# Confused with flow rate of water

1. May 10, 2004

### Koveras00

By Bernoulli's law, if potential energy is constant, the work done, given by pV, where p is the pressure, V is the change in volume, is equal to the change in kinetic energy, 1/2mv^2.

Does that mean that the flow rate of the liquid is proportionate to the root of the pressure applied??

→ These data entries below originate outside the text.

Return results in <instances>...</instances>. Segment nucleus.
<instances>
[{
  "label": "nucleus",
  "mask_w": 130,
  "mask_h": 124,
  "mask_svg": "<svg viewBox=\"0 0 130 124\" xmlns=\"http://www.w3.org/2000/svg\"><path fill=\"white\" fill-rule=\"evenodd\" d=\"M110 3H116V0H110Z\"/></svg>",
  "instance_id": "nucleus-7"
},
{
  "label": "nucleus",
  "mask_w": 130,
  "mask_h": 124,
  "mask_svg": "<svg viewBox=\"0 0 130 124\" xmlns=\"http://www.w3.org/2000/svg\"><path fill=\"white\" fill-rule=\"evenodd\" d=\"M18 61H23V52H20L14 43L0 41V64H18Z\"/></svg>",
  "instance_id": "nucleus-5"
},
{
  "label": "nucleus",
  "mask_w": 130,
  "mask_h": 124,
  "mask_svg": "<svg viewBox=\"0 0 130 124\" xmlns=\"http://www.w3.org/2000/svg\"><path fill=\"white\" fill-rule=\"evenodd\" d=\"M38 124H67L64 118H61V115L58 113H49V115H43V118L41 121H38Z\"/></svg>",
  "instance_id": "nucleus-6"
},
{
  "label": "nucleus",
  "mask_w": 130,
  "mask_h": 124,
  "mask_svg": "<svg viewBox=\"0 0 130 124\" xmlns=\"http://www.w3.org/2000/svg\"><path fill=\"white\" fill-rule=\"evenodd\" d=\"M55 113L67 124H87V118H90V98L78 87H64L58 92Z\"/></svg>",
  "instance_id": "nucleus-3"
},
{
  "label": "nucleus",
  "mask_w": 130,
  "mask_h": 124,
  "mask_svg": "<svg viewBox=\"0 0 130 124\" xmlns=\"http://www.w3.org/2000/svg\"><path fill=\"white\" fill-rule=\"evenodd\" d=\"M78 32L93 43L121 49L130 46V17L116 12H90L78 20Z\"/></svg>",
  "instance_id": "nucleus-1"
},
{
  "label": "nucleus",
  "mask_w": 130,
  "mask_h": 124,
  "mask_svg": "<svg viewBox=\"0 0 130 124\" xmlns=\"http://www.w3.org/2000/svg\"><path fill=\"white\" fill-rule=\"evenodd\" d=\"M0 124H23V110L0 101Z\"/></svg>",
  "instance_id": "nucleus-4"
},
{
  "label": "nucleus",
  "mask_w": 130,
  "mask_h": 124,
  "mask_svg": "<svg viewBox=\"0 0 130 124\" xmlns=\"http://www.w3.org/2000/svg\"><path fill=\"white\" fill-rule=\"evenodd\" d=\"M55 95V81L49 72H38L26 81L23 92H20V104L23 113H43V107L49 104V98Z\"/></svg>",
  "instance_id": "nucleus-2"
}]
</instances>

If it is so, why is it that by Poiseuille's law of flow, E = (pi)r4pt/8Vl,

E is the viscosity of the flowing liquid, t is the time for which the liquid flows, V is the volume of liquid which flows in that time, r is the radius of the pipe, and l is the length of the pipe,

that the rate of flow is proportionate to the pressure applied??

2. May 10, 2004

### HallsofIvy

Staff Emeritus
Viscosity is friction. Potential Energy is not conserved.

3. May 10, 2004

### Koveras00

hmmm, i knew that, but, now i am designing a experiment and i do not know how to relate pressure to the flow rate of a liquid. What i am asking is that which formulae shld i use?? Since, both of them gave mi different proportionality, i cant possibly refer to both of them...

4. May 17, 2004

### TALewis

The reason your Bernoulli result and your Poiseuille result aren't agreeing is that Bernoulli's equation assumes non-viscous flow.

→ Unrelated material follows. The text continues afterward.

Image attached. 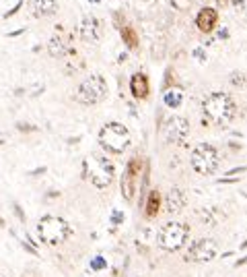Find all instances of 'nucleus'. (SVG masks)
Segmentation results:
<instances>
[{"label":"nucleus","mask_w":247,"mask_h":277,"mask_svg":"<svg viewBox=\"0 0 247 277\" xmlns=\"http://www.w3.org/2000/svg\"><path fill=\"white\" fill-rule=\"evenodd\" d=\"M202 114H204V122L212 126H227L237 116V103L229 93L214 91L202 101Z\"/></svg>","instance_id":"f257e3e1"},{"label":"nucleus","mask_w":247,"mask_h":277,"mask_svg":"<svg viewBox=\"0 0 247 277\" xmlns=\"http://www.w3.org/2000/svg\"><path fill=\"white\" fill-rule=\"evenodd\" d=\"M35 234L39 242L48 246H60L72 236V226L58 215H43L35 224Z\"/></svg>","instance_id":"f03ea898"},{"label":"nucleus","mask_w":247,"mask_h":277,"mask_svg":"<svg viewBox=\"0 0 247 277\" xmlns=\"http://www.w3.org/2000/svg\"><path fill=\"white\" fill-rule=\"evenodd\" d=\"M130 143H132L130 131L120 122H107L99 131V145L105 149L107 153L120 155L130 147Z\"/></svg>","instance_id":"7ed1b4c3"},{"label":"nucleus","mask_w":247,"mask_h":277,"mask_svg":"<svg viewBox=\"0 0 247 277\" xmlns=\"http://www.w3.org/2000/svg\"><path fill=\"white\" fill-rule=\"evenodd\" d=\"M85 174L93 186L107 188L116 178V165L105 155H89L85 159Z\"/></svg>","instance_id":"20e7f679"},{"label":"nucleus","mask_w":247,"mask_h":277,"mask_svg":"<svg viewBox=\"0 0 247 277\" xmlns=\"http://www.w3.org/2000/svg\"><path fill=\"white\" fill-rule=\"evenodd\" d=\"M190 240V226L182 221H169L159 230L156 244L165 252H177L182 250Z\"/></svg>","instance_id":"39448f33"},{"label":"nucleus","mask_w":247,"mask_h":277,"mask_svg":"<svg viewBox=\"0 0 247 277\" xmlns=\"http://www.w3.org/2000/svg\"><path fill=\"white\" fill-rule=\"evenodd\" d=\"M105 97H107V81L99 73L80 81L74 91V99L83 105H95V103L103 101Z\"/></svg>","instance_id":"423d86ee"},{"label":"nucleus","mask_w":247,"mask_h":277,"mask_svg":"<svg viewBox=\"0 0 247 277\" xmlns=\"http://www.w3.org/2000/svg\"><path fill=\"white\" fill-rule=\"evenodd\" d=\"M190 163L194 168V172H198L200 176H212L218 163H220V155L216 151V147L210 143H200L192 149V155H190Z\"/></svg>","instance_id":"0eeeda50"},{"label":"nucleus","mask_w":247,"mask_h":277,"mask_svg":"<svg viewBox=\"0 0 247 277\" xmlns=\"http://www.w3.org/2000/svg\"><path fill=\"white\" fill-rule=\"evenodd\" d=\"M142 168H144V163L138 155L130 157V161L126 165V172L122 176V195L126 201H132L134 195H136V186H138V178L142 174Z\"/></svg>","instance_id":"6e6552de"},{"label":"nucleus","mask_w":247,"mask_h":277,"mask_svg":"<svg viewBox=\"0 0 247 277\" xmlns=\"http://www.w3.org/2000/svg\"><path fill=\"white\" fill-rule=\"evenodd\" d=\"M218 254V244L212 238H200L186 250V259L192 263H210Z\"/></svg>","instance_id":"1a4fd4ad"},{"label":"nucleus","mask_w":247,"mask_h":277,"mask_svg":"<svg viewBox=\"0 0 247 277\" xmlns=\"http://www.w3.org/2000/svg\"><path fill=\"white\" fill-rule=\"evenodd\" d=\"M163 135L167 143L182 145L190 135V122L184 116H171L163 126Z\"/></svg>","instance_id":"9d476101"},{"label":"nucleus","mask_w":247,"mask_h":277,"mask_svg":"<svg viewBox=\"0 0 247 277\" xmlns=\"http://www.w3.org/2000/svg\"><path fill=\"white\" fill-rule=\"evenodd\" d=\"M78 35L83 41H87V44H97V41H101V37H103V21L95 15L83 17L80 25H78Z\"/></svg>","instance_id":"9b49d317"},{"label":"nucleus","mask_w":247,"mask_h":277,"mask_svg":"<svg viewBox=\"0 0 247 277\" xmlns=\"http://www.w3.org/2000/svg\"><path fill=\"white\" fill-rule=\"evenodd\" d=\"M48 52L50 56L54 58H62V56H68V54H74L76 50H72V35L70 33H54L48 41Z\"/></svg>","instance_id":"f8f14e48"},{"label":"nucleus","mask_w":247,"mask_h":277,"mask_svg":"<svg viewBox=\"0 0 247 277\" xmlns=\"http://www.w3.org/2000/svg\"><path fill=\"white\" fill-rule=\"evenodd\" d=\"M188 205V199H186V193L182 188H171L167 197H165V209L167 213H171V215H177V213H182Z\"/></svg>","instance_id":"ddd939ff"},{"label":"nucleus","mask_w":247,"mask_h":277,"mask_svg":"<svg viewBox=\"0 0 247 277\" xmlns=\"http://www.w3.org/2000/svg\"><path fill=\"white\" fill-rule=\"evenodd\" d=\"M218 23V13L212 9V7H204L200 9L198 17H196V25L202 33H210Z\"/></svg>","instance_id":"4468645a"},{"label":"nucleus","mask_w":247,"mask_h":277,"mask_svg":"<svg viewBox=\"0 0 247 277\" xmlns=\"http://www.w3.org/2000/svg\"><path fill=\"white\" fill-rule=\"evenodd\" d=\"M130 91L136 99H146L150 93V83L144 73H134L130 79Z\"/></svg>","instance_id":"2eb2a0df"},{"label":"nucleus","mask_w":247,"mask_h":277,"mask_svg":"<svg viewBox=\"0 0 247 277\" xmlns=\"http://www.w3.org/2000/svg\"><path fill=\"white\" fill-rule=\"evenodd\" d=\"M29 9L33 17H52L58 11V0H31Z\"/></svg>","instance_id":"dca6fc26"},{"label":"nucleus","mask_w":247,"mask_h":277,"mask_svg":"<svg viewBox=\"0 0 247 277\" xmlns=\"http://www.w3.org/2000/svg\"><path fill=\"white\" fill-rule=\"evenodd\" d=\"M161 193L159 190H150L148 197H146V203H144V213H146V217H156L159 215V211H161Z\"/></svg>","instance_id":"f3484780"},{"label":"nucleus","mask_w":247,"mask_h":277,"mask_svg":"<svg viewBox=\"0 0 247 277\" xmlns=\"http://www.w3.org/2000/svg\"><path fill=\"white\" fill-rule=\"evenodd\" d=\"M120 33H122V39H124V44L130 48V50H136L138 48V44H140V39H138V33L134 31L132 27H128V25H124L122 29H120Z\"/></svg>","instance_id":"a211bd4d"},{"label":"nucleus","mask_w":247,"mask_h":277,"mask_svg":"<svg viewBox=\"0 0 247 277\" xmlns=\"http://www.w3.org/2000/svg\"><path fill=\"white\" fill-rule=\"evenodd\" d=\"M182 101H184V91H182V89L173 87V89H169V91L165 93V103L169 105V108H179V105H182Z\"/></svg>","instance_id":"6ab92c4d"},{"label":"nucleus","mask_w":247,"mask_h":277,"mask_svg":"<svg viewBox=\"0 0 247 277\" xmlns=\"http://www.w3.org/2000/svg\"><path fill=\"white\" fill-rule=\"evenodd\" d=\"M229 83L233 85V87H243V85H245V75L239 73V71H235V73H231Z\"/></svg>","instance_id":"aec40b11"},{"label":"nucleus","mask_w":247,"mask_h":277,"mask_svg":"<svg viewBox=\"0 0 247 277\" xmlns=\"http://www.w3.org/2000/svg\"><path fill=\"white\" fill-rule=\"evenodd\" d=\"M171 7L177 11H186L192 7V0H171Z\"/></svg>","instance_id":"412c9836"},{"label":"nucleus","mask_w":247,"mask_h":277,"mask_svg":"<svg viewBox=\"0 0 247 277\" xmlns=\"http://www.w3.org/2000/svg\"><path fill=\"white\" fill-rule=\"evenodd\" d=\"M93 267H95V269H101V267H103V261H101V259H95V261H93Z\"/></svg>","instance_id":"4be33fe9"},{"label":"nucleus","mask_w":247,"mask_h":277,"mask_svg":"<svg viewBox=\"0 0 247 277\" xmlns=\"http://www.w3.org/2000/svg\"><path fill=\"white\" fill-rule=\"evenodd\" d=\"M0 228H5V219L3 217H0Z\"/></svg>","instance_id":"5701e85b"},{"label":"nucleus","mask_w":247,"mask_h":277,"mask_svg":"<svg viewBox=\"0 0 247 277\" xmlns=\"http://www.w3.org/2000/svg\"><path fill=\"white\" fill-rule=\"evenodd\" d=\"M89 3H101V0H89Z\"/></svg>","instance_id":"b1692460"}]
</instances>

Poiseuille's flow equation comes from some application of the Navier-Stokes equations to the laminar velocity profile in a circular pipe. Poiseuille's law is given by:

$$Q=\frac{\pi R^4 \Delta p}{8 \mu L}$$

Q is the volumetric flow rate, R is the pipe radius, $\Delta p$ is the pressure drop, $\mu$ is the dynamic viscosity, and L is the length of the pipe.

This result is only valid for laminar flow in a circular pipe (it also ignores the roughness of the pipe). Therefore, once you calculate a flow rate, you should also calculate a Reynolds number and see that it is less than 2100. The Reynolds number is given as:

$$Re=\frac{\rho V D}{\mu}$$

Re is the Reynolds number (a dimensionless parameter), $\rho$ is the fluid density, V is the flow velocity, and D is the pipe diameter. V=Q/A, where A is the cross-sectional area of the pipe.

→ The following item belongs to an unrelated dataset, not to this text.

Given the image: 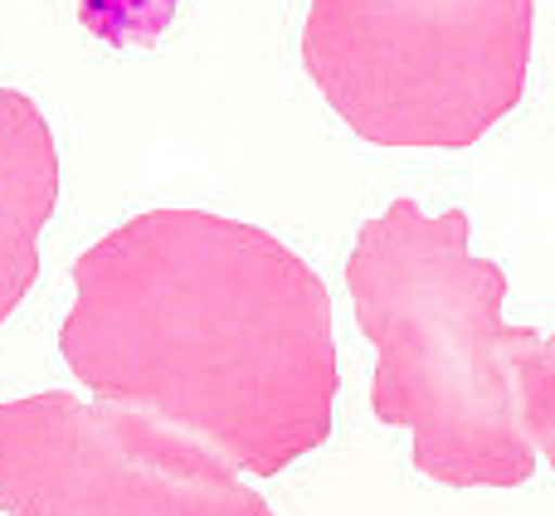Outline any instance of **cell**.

If you find that the Reynolds number is between 2100 and 4000, then the flow is called transitional. If it is greater than 4000, the flow is considered turbulent. You might get away with applying Poiseuille in the transitional case, but in the turbulent region, there are more complicated results from Fluid Mechanics that you should apply. Any introductory text should be more than enough to help you out.

Edited for LaTeX errors, and fixing R^2 to R^4 in Poiseuille's equation.